The World Health Organisation predicts that in 2030, depression will take first place among social diseases. It is estimated that around 1.5 million people in Poland suffer from depression. The age at which depression is most commonly diagnosed is 20-40 years, affecting pregnant women. The term pregnancy depression is not widely known in Poland. According to literature data, depression in pregnancy affects from 10% of pregnant women  to 15-20% [2-4], and even 25% of pregnant women . Therefore, nowadays, the greatest interest is aroused by cases related to pregnancy and childbirth. This is due not only to the focus of scientific research but also to recognising the needs of pregnant women seeking to maintain their mental health. Modern society demands women a triple role in life: wife/partner, mother and worker. Several studies have painted a picture of a woman in the 21st century, lonely and often isolated. Social context and assigned tasks are some of the important causes of mental health disorders. Besides, increased levels of stress and anxiety in pregnant women are influenced by the current COVID-19 pandemic, which has been ongoing since March 2020. Depression most often has an unseen, insidious, chronic course that can lead to severe mental health problems in pregnancy, labour and the postpartum period. According to the National Institute of Clinical Excellence (NICE) guidelines, mental disorders should be detected and diagnosed as soon as possible in pregnant and postpartum women . Important tasks of obstetricians and midwives include screening to detect mental disorders of pregnancy and the postpartum period and providing psychoeducation in this area. The Regulation of the Minister of Health on the organisational standard of perinatal care, in force since January 2019, indicates a 3-fold assessment of the emotional state and the risk of severity of depressive symptoms. In the 11.- 14th week of pregnancy (1st trimester), in the 33.-37th week of pregnancy (3rd trimester) and after delivery during a midwife visit in the place of residence stay of the mother and child. Pregnancy and postnatal depression are areas that have not yet received thorough treatment in Poland. The care of women’s mental health during pregnancy, labour and puerperium requires management procedures. In the UK, there are specific management procedures developed by NICE. In addition to healthcare facilities, support groups and voluntary organizations play an important role.
In the field of perinatal mental health, postpartum depression has received the most attention. Few researchers have investigated the effects of pregnancy on a woman’s mood. In 1968, Pitt was the first psychiatrist to draw attention to atypical postpartum depression complicating the puerperium . Since then, the focus has been on assessing a woman’s mental health after childbirth. The view has also become established that pregnancy protects a woman from negative emotions such as sadness, depression, discouragement or despair. A wide swathe of society believed that a pregnant woman experiences a positive and joyful mood during pregnancy. However, parenthood is a challenge that requires maturity, material stability and much preparation. The adaptation to being a parent is not easy. A woman becoming a mother adapts to a new life situation, sometimes difficult somatic and psychological problems concerning the mother, the child and other family members.

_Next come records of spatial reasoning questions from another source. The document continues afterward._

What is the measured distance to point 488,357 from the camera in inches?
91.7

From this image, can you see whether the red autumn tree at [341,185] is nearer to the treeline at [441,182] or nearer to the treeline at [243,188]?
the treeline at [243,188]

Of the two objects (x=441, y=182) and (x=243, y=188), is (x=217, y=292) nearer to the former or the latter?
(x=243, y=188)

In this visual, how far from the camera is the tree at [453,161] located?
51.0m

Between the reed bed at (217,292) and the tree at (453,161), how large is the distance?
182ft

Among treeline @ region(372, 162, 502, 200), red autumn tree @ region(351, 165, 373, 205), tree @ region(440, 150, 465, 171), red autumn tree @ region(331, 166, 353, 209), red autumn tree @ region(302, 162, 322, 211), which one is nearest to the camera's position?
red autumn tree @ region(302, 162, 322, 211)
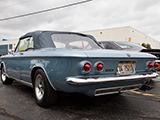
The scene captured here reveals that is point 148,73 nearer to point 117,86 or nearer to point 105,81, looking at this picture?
point 117,86

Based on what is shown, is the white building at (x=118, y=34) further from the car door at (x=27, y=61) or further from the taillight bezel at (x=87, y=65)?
the taillight bezel at (x=87, y=65)

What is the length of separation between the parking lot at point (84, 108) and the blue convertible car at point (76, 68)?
0.88 feet

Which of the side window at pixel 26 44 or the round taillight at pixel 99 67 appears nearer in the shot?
the round taillight at pixel 99 67

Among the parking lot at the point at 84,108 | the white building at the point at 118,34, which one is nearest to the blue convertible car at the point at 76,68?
the parking lot at the point at 84,108

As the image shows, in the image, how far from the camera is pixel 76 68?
7.73ft

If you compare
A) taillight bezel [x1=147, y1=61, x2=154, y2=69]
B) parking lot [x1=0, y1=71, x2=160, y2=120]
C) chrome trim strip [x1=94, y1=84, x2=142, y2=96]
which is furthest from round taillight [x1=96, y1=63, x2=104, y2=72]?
taillight bezel [x1=147, y1=61, x2=154, y2=69]

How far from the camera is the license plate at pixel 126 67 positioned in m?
2.71

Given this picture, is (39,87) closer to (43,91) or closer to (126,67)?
(43,91)

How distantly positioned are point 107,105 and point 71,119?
0.96 metres

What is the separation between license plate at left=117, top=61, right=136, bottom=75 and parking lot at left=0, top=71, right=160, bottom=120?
698 mm

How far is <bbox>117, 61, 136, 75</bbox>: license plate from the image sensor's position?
2705 millimetres

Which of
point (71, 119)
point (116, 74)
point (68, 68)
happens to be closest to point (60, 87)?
point (68, 68)

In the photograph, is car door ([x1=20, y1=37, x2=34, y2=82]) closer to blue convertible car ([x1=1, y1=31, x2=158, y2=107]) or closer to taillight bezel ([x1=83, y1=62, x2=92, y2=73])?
blue convertible car ([x1=1, y1=31, x2=158, y2=107])

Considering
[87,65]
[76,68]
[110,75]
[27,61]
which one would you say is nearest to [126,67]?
[110,75]
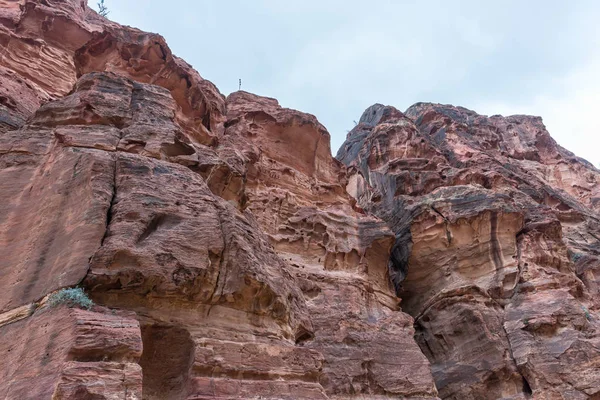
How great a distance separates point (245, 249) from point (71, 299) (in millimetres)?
3221

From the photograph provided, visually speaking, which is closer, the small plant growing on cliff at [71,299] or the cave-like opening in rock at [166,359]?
the small plant growing on cliff at [71,299]

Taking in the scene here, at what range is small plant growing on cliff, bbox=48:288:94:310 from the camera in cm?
661

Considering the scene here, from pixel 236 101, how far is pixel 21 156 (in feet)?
44.3

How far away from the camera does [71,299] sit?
21.8ft

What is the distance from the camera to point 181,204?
8.91 meters

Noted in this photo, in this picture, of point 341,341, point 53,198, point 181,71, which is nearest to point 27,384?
point 53,198

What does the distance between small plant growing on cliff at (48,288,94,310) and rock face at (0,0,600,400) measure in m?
0.10

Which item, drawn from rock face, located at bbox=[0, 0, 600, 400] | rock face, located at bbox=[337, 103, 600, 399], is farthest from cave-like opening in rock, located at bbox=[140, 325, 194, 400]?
rock face, located at bbox=[337, 103, 600, 399]

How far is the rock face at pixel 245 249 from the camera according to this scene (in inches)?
289

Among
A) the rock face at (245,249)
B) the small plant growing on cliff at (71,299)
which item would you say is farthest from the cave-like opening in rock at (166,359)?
the small plant growing on cliff at (71,299)

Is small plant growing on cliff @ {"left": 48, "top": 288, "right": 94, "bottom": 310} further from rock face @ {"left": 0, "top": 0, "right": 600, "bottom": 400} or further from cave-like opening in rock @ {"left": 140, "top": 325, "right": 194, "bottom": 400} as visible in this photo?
cave-like opening in rock @ {"left": 140, "top": 325, "right": 194, "bottom": 400}

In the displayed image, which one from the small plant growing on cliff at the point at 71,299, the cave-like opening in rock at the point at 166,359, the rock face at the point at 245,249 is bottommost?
the cave-like opening in rock at the point at 166,359

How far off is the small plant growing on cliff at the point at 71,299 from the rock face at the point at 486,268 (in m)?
14.5

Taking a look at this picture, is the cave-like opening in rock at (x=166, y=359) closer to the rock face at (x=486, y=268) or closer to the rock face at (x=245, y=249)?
the rock face at (x=245, y=249)
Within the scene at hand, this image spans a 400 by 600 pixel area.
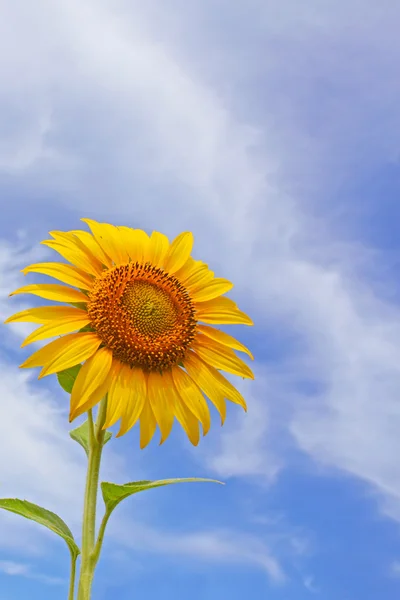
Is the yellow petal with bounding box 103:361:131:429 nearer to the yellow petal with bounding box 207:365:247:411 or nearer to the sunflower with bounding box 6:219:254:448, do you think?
the sunflower with bounding box 6:219:254:448

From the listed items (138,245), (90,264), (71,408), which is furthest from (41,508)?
(138,245)

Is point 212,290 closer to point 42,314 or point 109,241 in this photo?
point 109,241

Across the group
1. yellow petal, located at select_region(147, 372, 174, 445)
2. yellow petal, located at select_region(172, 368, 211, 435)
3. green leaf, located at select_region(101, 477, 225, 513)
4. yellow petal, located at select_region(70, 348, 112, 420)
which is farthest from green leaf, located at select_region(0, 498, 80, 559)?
yellow petal, located at select_region(172, 368, 211, 435)

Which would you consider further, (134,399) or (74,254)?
(74,254)

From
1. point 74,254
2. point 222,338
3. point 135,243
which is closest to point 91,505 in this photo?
point 222,338

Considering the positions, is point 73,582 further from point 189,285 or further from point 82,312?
point 189,285

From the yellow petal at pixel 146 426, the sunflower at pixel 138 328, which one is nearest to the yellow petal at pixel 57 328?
the sunflower at pixel 138 328

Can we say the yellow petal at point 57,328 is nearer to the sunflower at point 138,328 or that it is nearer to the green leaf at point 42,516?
the sunflower at point 138,328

Studies show that 90% of women experience their motherhood differently than they anticipated, and emotional disturbances occur at this time far more often than at other times in a woman’s life .
Pregnancy is an event of great significance. It can’t be an emotionally indifferent event. The process of psychological and biological adaptation to pregnancy and motherhood is individual. It depends on many factors, including the woman’s age, family situation, current life plans, husband’s/partner’s attitude to pregnancy, previous procreative experiences, social and emotional maturity, social and living situation.
There is a description of the phases of the pregnant woman’s emotional state in the literature, depending on the trimester of pregnancy. In the first trimester of pregnancy, there is an adjustment phase. The ambivalence of feelings and changeable mood dominate – this period can be dominated by anxiety and emotional tension. In the second trimester, a phase of hormonal and emotional stabilization takes place. In the third trimester, anxiety increases again, mainly due to the approaching birth. Anxiety, as a negative emotional state, usually remains unrecorded and may go unnoticed. Its presence affects the way of thinking, acting and interacting between the parturient and her caregivers. Anxiety reduces the ability to reason, leads to stressful relationships, lowers perception and affects behaviour. It can be one of the elements that interfere with childbirth. Parturients experiencing negative emotional states are found to have longer labour duration, a stronger need for analgesics and epidural analgesia, higher risk of elective and emergency caesarean section [9,10]. Anxiety and fear is often the reason for requesting a caesarean section without medical indications [11,12].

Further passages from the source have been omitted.